Rewrite the lines below, replacing "staghorn coral" with "branching coral" wherever it occurs and leaving everything else unchanged.

··· Records provided

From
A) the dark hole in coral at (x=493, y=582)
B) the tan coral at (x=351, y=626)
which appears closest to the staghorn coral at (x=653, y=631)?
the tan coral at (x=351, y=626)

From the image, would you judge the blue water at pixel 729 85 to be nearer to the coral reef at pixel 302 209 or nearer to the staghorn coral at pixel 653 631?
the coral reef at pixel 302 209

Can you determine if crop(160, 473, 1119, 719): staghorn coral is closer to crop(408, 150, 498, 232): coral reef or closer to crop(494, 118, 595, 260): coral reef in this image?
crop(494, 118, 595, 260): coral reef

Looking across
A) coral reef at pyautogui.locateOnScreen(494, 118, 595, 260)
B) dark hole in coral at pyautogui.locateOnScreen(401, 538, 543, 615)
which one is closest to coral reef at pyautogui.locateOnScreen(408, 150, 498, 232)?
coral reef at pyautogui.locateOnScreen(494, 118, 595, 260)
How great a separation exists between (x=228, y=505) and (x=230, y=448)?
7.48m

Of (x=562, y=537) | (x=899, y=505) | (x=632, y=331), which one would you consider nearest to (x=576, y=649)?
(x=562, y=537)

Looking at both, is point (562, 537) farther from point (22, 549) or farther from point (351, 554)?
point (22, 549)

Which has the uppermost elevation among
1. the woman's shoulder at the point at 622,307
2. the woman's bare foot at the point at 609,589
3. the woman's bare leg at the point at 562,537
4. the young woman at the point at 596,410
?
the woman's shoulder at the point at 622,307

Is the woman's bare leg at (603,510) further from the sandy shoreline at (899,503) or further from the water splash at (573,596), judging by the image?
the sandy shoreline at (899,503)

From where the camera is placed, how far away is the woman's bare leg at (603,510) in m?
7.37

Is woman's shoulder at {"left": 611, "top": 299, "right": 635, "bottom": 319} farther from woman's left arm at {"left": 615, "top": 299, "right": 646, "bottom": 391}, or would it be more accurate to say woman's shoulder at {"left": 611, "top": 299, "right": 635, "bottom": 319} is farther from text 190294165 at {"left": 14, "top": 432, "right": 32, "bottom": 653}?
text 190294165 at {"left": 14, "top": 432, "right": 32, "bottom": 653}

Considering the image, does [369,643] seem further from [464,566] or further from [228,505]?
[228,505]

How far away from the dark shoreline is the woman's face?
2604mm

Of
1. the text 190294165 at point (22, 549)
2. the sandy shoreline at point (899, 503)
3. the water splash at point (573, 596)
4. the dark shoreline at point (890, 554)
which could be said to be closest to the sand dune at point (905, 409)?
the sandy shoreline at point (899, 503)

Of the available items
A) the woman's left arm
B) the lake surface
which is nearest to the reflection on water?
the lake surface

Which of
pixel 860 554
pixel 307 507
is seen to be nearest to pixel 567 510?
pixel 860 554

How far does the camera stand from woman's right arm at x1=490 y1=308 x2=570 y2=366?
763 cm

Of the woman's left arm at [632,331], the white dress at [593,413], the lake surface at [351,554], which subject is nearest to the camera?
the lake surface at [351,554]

······

| Answer in full |
From
A) the dark hole in coral at (x=493, y=582)
B) the tan coral at (x=351, y=626)
which appears closest to the branching coral at (x=653, y=631)?
the tan coral at (x=351, y=626)

From the image, would you judge the blue water at pixel 729 85 to be nearer to the coral reef at pixel 302 209 or nearer to the branching coral at pixel 653 631?
the coral reef at pixel 302 209

Can you determine if crop(160, 473, 1119, 719): branching coral is closer to crop(408, 150, 498, 232): coral reef or closer to crop(494, 118, 595, 260): coral reef in this image?
crop(494, 118, 595, 260): coral reef

Looking across
A) coral reef at pyautogui.locateOnScreen(494, 118, 595, 260)
B) dark hole in coral at pyautogui.locateOnScreen(401, 538, 543, 615)
which one is closest to coral reef at pyautogui.locateOnScreen(408, 150, 498, 232)?
coral reef at pyautogui.locateOnScreen(494, 118, 595, 260)
How great a separation exists between (x=228, y=505) and (x=230, y=448)?
7.48m

Of (x=562, y=537) | (x=899, y=505) | (x=632, y=331), which one would you consider nearest to (x=576, y=649)?
(x=562, y=537)

Looking at both, is point (562, 537) farther from point (22, 549) or farther from point (351, 554)?
point (22, 549)

Which has the uppermost elevation among
1. the woman's shoulder at the point at 622,307
2. the woman's bare foot at the point at 609,589
3. the woman's bare leg at the point at 562,537
4. the young woman at the point at 596,410
?
the woman's shoulder at the point at 622,307

Is the woman's bare leg at (603,510) further from the sandy shoreline at (899,503) or further from the water splash at (573,596), judging by the image?
the sandy shoreline at (899,503)

From where the camera is placed, how far away is the woman's bare leg at (603,510) in m?
7.37

Is woman's shoulder at {"left": 611, "top": 299, "right": 635, "bottom": 319} farther from woman's left arm at {"left": 615, "top": 299, "right": 646, "bottom": 391}, or would it be more accurate to say woman's shoulder at {"left": 611, "top": 299, "right": 635, "bottom": 319} is farther from text 190294165 at {"left": 14, "top": 432, "right": 32, "bottom": 653}?
text 190294165 at {"left": 14, "top": 432, "right": 32, "bottom": 653}

Considering the image, does [369,643] seem further from [464,566] or further from [228,505]?
[228,505]

How far away from the dark shoreline is the woman's face?
2604mm

Of
1. the text 190294165 at point (22, 549)
2. the sandy shoreline at point (899, 503)
3. the water splash at point (573, 596)
4. the dark shoreline at point (890, 554)
which could be said to be closest to the sand dune at point (905, 409)?
the sandy shoreline at point (899, 503)

Of the available items
A) the woman's left arm
B) the lake surface
which is nearest to the reflection on water?
the lake surface

Which of
pixel 860 554
pixel 307 507
is seen to be nearest to pixel 567 510?
pixel 860 554

How far does the camera stand from woman's right arm at x1=490 y1=308 x2=570 y2=366?
763 cm

Of the woman's left arm at [632,331], the white dress at [593,413], the lake surface at [351,554], which subject is nearest to the camera?
the lake surface at [351,554]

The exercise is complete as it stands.